Sorry--BW=berliner weisse. Thanks for the input--I'll find another closet for the IPA and make sure I have dedicated plastic equipment for sours to be safe
 
I'm confused by the responses. It makes sense to me that a kettle sour should be safe since it's soured in the kettle, then boiled. Nothing but your kettle is exposed to the lacto, right? After that, it's just a low pH beer that's no different bug-wise from everything else we brew (I thought).

Is this correct? I ask because my son wants me to brew a berliner weisse for him and the recipes I've seen are just kettle sours.

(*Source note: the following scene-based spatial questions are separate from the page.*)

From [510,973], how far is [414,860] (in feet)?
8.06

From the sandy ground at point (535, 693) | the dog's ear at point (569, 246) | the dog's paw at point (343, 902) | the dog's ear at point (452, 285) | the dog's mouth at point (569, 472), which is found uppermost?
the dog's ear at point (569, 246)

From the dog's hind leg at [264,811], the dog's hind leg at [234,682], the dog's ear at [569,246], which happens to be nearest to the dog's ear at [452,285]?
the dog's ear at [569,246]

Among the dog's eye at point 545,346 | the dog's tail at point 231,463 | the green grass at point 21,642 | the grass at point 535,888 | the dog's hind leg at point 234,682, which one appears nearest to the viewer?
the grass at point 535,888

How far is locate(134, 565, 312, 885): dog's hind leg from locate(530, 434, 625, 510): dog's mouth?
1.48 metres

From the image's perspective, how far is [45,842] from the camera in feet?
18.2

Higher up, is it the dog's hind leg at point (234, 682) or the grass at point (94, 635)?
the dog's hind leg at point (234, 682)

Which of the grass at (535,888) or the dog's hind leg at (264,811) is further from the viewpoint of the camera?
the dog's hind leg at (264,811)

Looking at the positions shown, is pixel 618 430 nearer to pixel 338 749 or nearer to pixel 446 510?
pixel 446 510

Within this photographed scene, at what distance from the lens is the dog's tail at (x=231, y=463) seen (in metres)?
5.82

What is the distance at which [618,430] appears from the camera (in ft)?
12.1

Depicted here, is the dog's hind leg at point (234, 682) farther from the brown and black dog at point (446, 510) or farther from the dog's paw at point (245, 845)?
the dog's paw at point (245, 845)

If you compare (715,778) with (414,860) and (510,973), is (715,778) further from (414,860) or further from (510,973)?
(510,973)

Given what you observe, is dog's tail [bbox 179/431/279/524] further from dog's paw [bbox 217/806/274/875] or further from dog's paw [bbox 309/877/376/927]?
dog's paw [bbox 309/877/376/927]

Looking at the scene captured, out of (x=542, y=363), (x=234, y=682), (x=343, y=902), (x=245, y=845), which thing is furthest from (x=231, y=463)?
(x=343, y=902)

I was assuming this would be risk free for me.
 
Yes, you are correct.
Nothing but the kettle will be exposed as long as you don't put something in the kettle of wort before it is boiled.
 
"Now, it is the internet, so I have no doubt that there are people out there who say such things, but since a keg is stainless steel, it does not fall under the umbrella of "equipment that will harbor bacteria beyond a standard proper cleaning." Worst case, if you were really concerned with being safe-rather-than-sorry, you could replace the O-rings, but yeah, there's not much to worry about there."
That's true, the concern was probably about o-rings and seals but there were people who advocated separate brewing areas for sours back then. But thinking back, very few people brewed sours in the 90's and early 2000's, homebrewed sours are much more common now. I remember going into a homebrew shop around 2004 and asked the owner for some wyeast souring blends, he just glared at me and asked why anybody would want to turn good beer sour.